Under the Alberta plan – the Technology Innovation and Emissions Reduction (Tier) Regulation – heavy emitters of GHG will be levied a fee of C$30 (US$22.62)/metric ton of emissions from industrial sectors, including oil and gas, electricity, cement manufacturing and agriculture. The provincial levy, like the federal carbon pricing plan, will take effect January 1, 2020.
“I’m pleased that our made-in-Alberta Technology Innovation and Emissions Reduction (Tier) regulation has been accepted under the federal Greenhouse Gas Pollution Pricing Act, ensuring that the federal carbon pricing system does not apply to Alberta’s large industries in 2020,” Alberta’s environment and parks minister, Jason Nixon, said in a statement. “When we engaged with industry on Tier in summer 2019, we heard loud and clear that they want to be regulated by the province – not by Ottawa.”

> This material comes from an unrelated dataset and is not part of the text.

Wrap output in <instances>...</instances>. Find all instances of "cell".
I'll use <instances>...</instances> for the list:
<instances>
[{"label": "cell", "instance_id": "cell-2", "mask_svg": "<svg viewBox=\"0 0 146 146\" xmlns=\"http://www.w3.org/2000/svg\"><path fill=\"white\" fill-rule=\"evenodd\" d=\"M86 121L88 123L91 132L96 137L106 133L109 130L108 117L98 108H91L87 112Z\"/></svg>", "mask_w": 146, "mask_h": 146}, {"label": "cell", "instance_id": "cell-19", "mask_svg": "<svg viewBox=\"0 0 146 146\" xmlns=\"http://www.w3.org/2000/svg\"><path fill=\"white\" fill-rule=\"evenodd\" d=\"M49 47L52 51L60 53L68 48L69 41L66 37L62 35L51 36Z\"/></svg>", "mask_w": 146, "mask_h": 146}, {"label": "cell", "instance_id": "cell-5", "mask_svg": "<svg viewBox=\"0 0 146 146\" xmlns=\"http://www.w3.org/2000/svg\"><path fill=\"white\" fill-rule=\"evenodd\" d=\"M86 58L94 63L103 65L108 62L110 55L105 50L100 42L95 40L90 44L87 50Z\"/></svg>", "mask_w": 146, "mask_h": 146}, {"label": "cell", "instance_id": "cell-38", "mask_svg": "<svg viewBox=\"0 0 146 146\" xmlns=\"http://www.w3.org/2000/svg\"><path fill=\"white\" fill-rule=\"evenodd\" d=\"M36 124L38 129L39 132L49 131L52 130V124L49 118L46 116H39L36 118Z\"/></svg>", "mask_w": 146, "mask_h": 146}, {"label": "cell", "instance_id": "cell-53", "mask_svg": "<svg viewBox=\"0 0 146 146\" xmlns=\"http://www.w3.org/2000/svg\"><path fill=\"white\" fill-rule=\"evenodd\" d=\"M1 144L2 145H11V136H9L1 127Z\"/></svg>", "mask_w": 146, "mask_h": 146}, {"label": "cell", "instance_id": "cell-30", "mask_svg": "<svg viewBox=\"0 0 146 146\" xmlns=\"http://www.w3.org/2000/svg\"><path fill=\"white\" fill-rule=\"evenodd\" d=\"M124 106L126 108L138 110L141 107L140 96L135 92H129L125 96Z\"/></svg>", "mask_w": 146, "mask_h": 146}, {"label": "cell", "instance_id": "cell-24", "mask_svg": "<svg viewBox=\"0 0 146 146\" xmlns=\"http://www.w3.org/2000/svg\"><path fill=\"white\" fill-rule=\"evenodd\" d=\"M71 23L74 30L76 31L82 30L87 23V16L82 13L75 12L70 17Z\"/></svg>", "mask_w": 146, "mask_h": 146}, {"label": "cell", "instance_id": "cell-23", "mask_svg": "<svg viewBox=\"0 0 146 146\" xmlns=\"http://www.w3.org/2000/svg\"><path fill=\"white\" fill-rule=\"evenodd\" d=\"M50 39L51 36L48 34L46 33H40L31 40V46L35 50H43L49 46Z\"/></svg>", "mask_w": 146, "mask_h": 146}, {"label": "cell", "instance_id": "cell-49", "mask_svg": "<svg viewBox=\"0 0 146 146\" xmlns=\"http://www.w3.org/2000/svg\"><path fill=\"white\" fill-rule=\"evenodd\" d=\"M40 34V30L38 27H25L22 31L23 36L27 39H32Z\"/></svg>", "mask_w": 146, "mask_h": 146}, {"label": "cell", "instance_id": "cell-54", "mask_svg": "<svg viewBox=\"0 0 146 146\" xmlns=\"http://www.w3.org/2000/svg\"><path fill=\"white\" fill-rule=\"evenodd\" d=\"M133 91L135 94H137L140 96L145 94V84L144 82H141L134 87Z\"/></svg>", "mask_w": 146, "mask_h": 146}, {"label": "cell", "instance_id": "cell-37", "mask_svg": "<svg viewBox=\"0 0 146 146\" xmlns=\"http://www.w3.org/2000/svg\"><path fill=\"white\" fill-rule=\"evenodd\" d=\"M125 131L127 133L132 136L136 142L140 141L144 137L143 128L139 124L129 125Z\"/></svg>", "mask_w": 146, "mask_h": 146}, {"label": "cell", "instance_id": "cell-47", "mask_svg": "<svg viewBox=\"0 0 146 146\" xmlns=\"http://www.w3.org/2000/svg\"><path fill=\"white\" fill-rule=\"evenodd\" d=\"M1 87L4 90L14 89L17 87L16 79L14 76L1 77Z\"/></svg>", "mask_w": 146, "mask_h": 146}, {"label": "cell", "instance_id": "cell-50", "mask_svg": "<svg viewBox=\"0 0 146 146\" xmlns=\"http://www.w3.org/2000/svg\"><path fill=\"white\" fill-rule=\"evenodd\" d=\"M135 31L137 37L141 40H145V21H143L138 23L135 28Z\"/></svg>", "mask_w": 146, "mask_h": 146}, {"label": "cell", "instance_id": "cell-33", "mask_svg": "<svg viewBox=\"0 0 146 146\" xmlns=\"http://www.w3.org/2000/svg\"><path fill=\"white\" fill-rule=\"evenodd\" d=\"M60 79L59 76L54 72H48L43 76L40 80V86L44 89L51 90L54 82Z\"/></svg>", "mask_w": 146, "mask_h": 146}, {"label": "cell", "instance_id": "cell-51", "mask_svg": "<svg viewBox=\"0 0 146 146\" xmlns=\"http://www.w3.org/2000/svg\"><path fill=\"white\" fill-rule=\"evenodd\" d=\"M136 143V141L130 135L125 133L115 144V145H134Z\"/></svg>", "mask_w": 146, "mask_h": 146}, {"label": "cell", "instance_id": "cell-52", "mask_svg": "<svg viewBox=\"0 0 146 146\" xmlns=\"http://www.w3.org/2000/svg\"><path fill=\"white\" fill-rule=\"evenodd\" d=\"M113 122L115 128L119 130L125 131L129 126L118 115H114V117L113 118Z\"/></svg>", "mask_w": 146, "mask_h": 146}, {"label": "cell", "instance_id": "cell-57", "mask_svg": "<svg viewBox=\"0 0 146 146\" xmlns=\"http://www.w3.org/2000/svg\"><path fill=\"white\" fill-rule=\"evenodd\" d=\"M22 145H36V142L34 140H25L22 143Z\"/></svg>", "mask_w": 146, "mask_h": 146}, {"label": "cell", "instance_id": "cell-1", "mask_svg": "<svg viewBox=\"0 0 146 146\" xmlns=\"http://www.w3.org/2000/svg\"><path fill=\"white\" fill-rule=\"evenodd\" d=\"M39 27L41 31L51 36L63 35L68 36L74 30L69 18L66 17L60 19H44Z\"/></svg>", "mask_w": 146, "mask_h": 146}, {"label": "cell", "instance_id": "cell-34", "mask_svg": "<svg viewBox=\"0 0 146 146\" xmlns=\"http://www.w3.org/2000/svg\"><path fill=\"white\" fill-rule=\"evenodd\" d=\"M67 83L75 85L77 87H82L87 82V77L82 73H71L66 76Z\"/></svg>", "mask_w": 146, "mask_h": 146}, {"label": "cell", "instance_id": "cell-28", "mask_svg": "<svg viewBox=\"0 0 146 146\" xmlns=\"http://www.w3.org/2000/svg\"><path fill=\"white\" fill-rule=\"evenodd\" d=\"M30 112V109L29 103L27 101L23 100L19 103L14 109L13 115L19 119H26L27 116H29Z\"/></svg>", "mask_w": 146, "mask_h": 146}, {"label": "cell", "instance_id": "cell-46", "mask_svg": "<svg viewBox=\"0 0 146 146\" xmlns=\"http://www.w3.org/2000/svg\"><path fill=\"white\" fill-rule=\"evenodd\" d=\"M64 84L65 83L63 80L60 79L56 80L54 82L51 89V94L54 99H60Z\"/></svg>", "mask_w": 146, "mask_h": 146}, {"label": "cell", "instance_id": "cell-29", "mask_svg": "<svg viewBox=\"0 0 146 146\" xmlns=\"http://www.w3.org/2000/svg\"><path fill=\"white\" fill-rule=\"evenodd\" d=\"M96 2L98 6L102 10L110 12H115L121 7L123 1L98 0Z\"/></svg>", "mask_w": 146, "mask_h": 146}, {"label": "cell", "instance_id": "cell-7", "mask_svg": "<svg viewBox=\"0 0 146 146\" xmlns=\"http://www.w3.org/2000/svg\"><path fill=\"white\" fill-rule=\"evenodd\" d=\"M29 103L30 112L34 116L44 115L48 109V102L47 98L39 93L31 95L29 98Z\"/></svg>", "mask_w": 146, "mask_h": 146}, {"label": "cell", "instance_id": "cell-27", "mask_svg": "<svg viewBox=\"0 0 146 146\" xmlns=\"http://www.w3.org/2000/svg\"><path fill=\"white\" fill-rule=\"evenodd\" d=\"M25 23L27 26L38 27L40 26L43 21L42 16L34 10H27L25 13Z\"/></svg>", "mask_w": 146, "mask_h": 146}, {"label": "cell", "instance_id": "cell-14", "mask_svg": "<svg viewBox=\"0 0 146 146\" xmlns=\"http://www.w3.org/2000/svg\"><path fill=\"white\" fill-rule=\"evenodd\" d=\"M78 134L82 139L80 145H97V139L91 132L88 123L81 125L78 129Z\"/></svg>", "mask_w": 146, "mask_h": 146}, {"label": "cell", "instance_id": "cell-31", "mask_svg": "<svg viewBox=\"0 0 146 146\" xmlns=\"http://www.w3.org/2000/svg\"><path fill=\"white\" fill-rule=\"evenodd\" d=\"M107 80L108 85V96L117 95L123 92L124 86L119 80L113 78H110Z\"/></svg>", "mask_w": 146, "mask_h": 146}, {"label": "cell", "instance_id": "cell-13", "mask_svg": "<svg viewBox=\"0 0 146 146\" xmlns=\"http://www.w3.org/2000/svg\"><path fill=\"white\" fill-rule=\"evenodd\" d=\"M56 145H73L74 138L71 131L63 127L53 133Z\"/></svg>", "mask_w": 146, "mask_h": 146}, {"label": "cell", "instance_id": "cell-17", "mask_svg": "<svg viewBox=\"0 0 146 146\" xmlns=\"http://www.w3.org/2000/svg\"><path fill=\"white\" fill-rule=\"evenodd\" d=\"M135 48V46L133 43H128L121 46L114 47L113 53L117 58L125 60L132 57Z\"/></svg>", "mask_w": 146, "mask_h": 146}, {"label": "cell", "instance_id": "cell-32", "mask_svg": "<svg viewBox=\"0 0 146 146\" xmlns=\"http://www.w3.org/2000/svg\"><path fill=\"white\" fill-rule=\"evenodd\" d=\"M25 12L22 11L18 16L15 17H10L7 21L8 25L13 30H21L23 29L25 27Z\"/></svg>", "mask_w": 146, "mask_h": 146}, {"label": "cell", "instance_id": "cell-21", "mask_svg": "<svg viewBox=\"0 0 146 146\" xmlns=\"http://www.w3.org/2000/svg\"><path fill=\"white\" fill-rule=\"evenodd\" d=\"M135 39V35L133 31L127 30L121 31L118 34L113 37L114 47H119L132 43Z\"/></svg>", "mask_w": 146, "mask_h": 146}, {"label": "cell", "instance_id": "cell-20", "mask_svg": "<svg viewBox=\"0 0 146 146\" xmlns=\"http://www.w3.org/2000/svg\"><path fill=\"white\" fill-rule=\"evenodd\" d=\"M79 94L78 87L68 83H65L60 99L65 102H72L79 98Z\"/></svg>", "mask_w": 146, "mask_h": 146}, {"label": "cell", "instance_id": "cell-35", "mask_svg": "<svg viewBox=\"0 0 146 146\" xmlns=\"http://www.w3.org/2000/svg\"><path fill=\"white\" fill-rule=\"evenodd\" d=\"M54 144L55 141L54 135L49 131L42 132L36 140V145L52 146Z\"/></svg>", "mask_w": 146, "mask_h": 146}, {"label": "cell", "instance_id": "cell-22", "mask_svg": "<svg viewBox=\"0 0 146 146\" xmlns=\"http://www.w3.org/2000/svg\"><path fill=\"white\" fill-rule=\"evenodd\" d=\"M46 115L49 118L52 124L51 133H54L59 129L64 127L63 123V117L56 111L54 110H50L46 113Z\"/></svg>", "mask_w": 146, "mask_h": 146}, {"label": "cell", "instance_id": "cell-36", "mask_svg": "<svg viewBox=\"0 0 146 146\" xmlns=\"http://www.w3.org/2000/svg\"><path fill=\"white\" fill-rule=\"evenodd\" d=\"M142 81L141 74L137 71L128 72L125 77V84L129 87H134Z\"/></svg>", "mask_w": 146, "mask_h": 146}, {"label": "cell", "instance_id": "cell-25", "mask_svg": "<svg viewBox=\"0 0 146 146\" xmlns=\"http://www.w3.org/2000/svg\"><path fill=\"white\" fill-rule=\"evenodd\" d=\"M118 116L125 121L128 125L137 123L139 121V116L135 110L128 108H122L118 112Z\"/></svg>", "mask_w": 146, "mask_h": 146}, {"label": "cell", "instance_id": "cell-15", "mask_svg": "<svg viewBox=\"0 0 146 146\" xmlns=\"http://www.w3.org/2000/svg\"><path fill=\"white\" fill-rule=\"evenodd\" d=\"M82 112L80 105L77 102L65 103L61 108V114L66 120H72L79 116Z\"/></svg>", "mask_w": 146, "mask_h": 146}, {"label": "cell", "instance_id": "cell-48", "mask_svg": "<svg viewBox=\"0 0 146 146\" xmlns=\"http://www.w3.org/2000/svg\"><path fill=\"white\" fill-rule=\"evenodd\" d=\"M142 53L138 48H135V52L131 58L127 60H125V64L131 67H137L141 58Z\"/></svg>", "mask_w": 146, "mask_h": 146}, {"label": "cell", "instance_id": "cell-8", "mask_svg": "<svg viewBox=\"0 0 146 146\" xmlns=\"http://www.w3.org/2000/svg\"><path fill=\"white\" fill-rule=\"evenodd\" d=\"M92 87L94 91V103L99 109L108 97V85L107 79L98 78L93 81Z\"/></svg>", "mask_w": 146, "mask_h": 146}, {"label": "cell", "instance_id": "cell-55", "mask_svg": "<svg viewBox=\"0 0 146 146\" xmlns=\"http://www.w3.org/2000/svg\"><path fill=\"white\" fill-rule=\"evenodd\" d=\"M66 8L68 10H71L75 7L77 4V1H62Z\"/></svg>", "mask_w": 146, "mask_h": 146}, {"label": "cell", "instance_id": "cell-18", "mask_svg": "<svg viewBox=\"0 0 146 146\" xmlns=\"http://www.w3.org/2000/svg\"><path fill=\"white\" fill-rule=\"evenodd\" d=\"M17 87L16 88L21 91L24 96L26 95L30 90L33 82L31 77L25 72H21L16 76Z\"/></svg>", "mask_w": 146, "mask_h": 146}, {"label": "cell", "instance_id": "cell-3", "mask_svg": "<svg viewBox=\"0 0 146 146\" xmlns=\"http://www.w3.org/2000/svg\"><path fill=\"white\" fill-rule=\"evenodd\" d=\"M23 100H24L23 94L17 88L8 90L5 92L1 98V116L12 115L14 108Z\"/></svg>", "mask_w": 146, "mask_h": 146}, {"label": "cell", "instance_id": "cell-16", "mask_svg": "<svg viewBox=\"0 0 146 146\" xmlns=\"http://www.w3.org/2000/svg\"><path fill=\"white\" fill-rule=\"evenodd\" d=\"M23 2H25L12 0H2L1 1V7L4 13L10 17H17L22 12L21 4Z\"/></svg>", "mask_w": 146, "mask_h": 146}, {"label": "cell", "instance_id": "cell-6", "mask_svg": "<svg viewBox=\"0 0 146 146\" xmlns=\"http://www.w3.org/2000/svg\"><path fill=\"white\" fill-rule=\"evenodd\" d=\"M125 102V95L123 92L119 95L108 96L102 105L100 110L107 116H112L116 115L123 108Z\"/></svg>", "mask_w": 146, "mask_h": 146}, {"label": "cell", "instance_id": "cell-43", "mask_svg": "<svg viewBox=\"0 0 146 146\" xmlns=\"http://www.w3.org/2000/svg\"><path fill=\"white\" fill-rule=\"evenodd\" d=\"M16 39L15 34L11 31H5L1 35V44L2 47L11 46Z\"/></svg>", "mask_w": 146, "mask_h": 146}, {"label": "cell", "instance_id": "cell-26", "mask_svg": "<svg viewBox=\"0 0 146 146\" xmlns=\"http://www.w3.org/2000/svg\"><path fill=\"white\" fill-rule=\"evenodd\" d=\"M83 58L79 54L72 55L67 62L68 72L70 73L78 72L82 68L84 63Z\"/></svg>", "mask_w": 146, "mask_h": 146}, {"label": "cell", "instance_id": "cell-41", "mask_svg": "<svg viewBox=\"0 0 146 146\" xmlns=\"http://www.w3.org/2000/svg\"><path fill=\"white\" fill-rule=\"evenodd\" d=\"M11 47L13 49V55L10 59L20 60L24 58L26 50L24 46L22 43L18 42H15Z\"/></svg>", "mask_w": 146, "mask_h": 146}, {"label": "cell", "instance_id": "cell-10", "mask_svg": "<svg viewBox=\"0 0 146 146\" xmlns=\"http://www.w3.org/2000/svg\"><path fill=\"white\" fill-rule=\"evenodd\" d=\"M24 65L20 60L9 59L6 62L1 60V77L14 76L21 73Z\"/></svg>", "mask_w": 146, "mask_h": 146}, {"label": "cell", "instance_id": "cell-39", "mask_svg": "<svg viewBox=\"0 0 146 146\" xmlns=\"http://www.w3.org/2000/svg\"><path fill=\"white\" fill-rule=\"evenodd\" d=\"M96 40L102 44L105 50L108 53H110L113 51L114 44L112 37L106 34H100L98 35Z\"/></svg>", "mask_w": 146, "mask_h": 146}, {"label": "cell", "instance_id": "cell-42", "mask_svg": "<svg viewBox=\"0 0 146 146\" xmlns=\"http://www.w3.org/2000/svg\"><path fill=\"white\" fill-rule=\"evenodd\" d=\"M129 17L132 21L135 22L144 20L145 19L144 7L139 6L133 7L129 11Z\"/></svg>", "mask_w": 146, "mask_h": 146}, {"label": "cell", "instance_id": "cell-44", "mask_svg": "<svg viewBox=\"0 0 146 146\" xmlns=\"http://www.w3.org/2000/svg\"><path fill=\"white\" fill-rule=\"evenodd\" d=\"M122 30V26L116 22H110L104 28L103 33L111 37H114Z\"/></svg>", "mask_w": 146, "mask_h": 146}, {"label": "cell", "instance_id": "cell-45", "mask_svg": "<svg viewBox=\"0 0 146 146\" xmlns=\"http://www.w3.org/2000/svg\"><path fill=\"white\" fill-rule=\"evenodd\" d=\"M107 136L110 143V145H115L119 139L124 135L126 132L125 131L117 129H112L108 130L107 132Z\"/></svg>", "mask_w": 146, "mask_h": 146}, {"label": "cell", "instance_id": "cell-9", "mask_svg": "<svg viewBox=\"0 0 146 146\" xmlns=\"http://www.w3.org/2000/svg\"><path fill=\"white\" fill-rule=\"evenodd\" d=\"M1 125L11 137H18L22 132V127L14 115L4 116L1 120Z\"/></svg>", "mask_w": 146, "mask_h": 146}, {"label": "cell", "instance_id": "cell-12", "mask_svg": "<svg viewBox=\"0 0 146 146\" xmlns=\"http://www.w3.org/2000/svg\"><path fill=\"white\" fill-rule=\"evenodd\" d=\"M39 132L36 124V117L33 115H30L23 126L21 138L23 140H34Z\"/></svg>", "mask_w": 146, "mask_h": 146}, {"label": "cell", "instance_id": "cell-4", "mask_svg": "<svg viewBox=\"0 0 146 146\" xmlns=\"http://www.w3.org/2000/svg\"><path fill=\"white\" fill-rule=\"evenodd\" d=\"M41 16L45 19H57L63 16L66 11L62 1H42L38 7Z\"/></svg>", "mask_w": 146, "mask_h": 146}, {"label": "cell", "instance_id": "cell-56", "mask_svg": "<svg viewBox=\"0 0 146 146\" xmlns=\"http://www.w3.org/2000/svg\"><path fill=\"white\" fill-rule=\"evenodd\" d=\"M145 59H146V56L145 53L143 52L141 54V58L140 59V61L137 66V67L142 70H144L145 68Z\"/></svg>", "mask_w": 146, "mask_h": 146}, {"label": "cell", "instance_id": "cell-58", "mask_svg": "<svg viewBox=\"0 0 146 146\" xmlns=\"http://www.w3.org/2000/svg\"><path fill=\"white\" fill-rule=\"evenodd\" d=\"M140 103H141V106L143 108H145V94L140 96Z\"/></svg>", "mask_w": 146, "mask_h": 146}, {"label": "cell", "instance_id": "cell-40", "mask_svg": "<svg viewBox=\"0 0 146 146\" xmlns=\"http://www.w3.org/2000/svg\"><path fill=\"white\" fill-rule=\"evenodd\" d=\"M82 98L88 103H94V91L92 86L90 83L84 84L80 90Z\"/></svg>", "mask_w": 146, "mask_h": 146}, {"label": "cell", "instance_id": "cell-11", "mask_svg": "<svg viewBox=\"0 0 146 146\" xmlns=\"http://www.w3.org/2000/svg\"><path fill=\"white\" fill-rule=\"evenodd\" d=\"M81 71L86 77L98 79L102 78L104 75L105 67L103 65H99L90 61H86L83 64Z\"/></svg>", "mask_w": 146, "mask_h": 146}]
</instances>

The price under the federal programme starts at C$30/mt in 2020 and rises to C$40/mt in 2021 and to C$50/mt in 2022. Alberta’s Tier programme will be subject to annual reviews to ensure that it continues to comply with the federal benchmark, the federal environment and climate change ministry said.
“As the federal carbon price schedule rises in the coming years, our government will continue to advocate – both in court and through negotiations – for Alberta’s ability to set our own policies, in consideration of impacts on our trade-exposed industries,” Nixon said.
The federal price on pollution has two components: a fuel charge across the economy and a pricing system for heavy industrial sectors that face international competition. Since the new government in Alberta under premier Jason Kenney scrapped the province’s carbon tax earlier this year – fulfilling an election campaign promise – the province’s consumers will still be subject to the federal fuel charge – also at C$30/mt and also set to take effect on January 1, 2020.
All direct proceeds of that fuel charge, the federal environment ministry said, would be returned to Albertans, largely through climate action incentive payments, and most families, it said, would receive more back than they see in costs from the carbon levy.